|June 4, 2013||Volume 13, Issue 6|
Welcome rising 9th gradersBy M. Malone
For rising 9th graders, the first day of high school can be daunting. Upperclassmen and faculty will do their best to help each student feel prepared and comfortable. Everyone's experience will be different but will be the start of an exciting new chapter of their lives.
"The community and the atmosphere are what make RCHS unique... Everyone is so different yet we all get along so well," 9th grader E. Wagner comments. 9th grader B. Wells says, "RCHS is unique because of its great teachers and small class sizes." RCHS's student to teacher ratio is 18:1. According to raleighcharterhs.org, "Raleigh Charter High School seeks excellent, engaging teachers and staff members who want to work in an innovative and creative educational community." There is a "style of teaching in which teachers and students are able to interact much more and learn more if motivated to do so," 9th grader A. Thakkar explains.
There are many perks to attending a charter school. "RCHS...has many more opportunities to accomplish what you would like to through the proposal system with Dr. Humble," Thakkar praised. Thakkar has been able to plan multiple events this year such as freshmen movie night and a bake sale with this system. The small class size allows you to get to know everybody, 9th grader M. Tomei pointed out. She said "It's nice to know everybody in your class. It's not like going to a big place where you don't know a lot of people." 9th grader C. Lam goes on to say "There's a lot of different cultures and stuff. They have clubs for all of them which is really cool."
9th graders M. Gwinn, L. Davis, V. Perez-Huet, and C. Lam study at the park after school.
It's normal to be nervous before attending a new school. Wagner explains her concerns: "Before this year I was worried about starting all over with new people and a new place. I was a little worried about fitting in and seeing how people would react to me being in a wheelchair because you just never know." Wagner knows now that she had nothing to worry about: "Everything has turned out great so far and I really feel at home and comfortable." Wells shares similar worries: "Before this year started I was worried about going to a new school where I didn’t know anyone. It turns out that's the case for most of the students at RCHS, so it was easy to make friends." Making new friends happens easily because RCHS students come from across Wake County and neighboring counties. Students are almost guaranteed to find another student with a similar story or background. Schools with brilliant reputations attract bright students. Tomei explains that she was concerned she would get lost in the building: "I was worried that I was not going to know where anything was, and that I would be wandering around." She relaxed quickly when she realized "The school is not actually that big, so it's not too much of an issue." If students are still concerned, maps will be made available to them.

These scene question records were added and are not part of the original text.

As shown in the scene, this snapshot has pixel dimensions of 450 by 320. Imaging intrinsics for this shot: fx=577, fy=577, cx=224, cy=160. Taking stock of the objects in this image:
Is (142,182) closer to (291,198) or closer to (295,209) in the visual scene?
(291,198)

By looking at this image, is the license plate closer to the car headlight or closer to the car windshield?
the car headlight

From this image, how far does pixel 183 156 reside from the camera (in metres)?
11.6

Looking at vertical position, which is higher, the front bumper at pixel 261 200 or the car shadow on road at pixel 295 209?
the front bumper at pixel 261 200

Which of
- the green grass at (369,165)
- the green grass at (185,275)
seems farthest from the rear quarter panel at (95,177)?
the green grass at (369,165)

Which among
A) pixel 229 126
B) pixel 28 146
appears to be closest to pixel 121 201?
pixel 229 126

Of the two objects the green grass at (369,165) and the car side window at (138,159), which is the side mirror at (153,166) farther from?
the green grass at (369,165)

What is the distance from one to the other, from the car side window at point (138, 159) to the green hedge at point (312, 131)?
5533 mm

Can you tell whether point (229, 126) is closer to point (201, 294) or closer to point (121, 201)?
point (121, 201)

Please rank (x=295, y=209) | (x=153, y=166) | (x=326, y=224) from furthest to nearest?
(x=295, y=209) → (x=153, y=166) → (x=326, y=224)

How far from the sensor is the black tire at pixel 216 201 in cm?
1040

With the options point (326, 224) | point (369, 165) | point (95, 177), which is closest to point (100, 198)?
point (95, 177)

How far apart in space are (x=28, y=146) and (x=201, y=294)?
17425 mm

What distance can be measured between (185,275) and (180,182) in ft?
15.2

So rising 9th graders should stay positive and take some advice from current 9th graders. "Get as involved as possible but still keep it simple until you get into the flow of things... I would also say to just be yourself and never compare yourself to others. Do what is right for you and what you like," Wagner advises. Becoming involved is the perfect way to meet new people. However, don't become so involved that your work suffers. "I would advise freshman to work hard, but don't burn yourself out. Always try to make whatever you do fun, even if it's a test," laughed Thakkar. "My advice is not to procrastinate. Get started on projects early. That way you're not trying to finish everything the day before," warned Wells similarly.

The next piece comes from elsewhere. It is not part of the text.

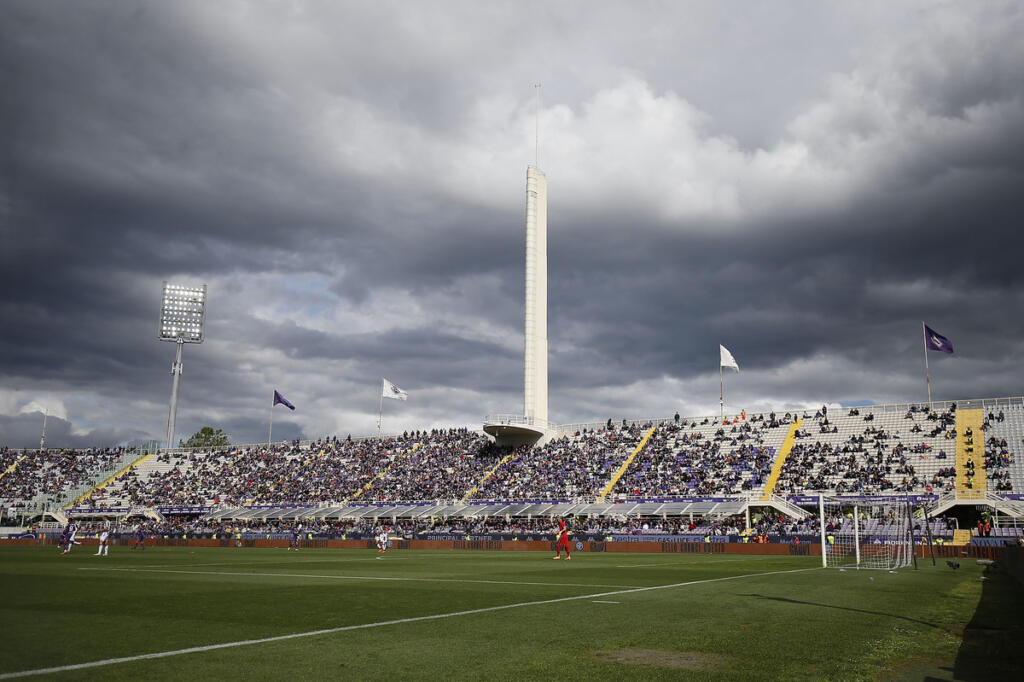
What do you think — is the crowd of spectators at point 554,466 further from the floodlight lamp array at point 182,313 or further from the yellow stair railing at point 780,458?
the floodlight lamp array at point 182,313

Rising 9th graders will begin their high school adventure this summer with their summer reading assignments. Don't get off to a bad start. Follow the advice of Thakkar and Wells echoed by English teacher Miguel Rios: "Read it. That's the first thing…try to think about what you’re reading when you're reading it. Try to react to it. Try to think about it again, but on some level try to engage in what you’re reading. You'll learn specific strategies and specific ways to engage with the text, if you haven't done so already, once you start school. Before that…. I would just say generally make sure you read."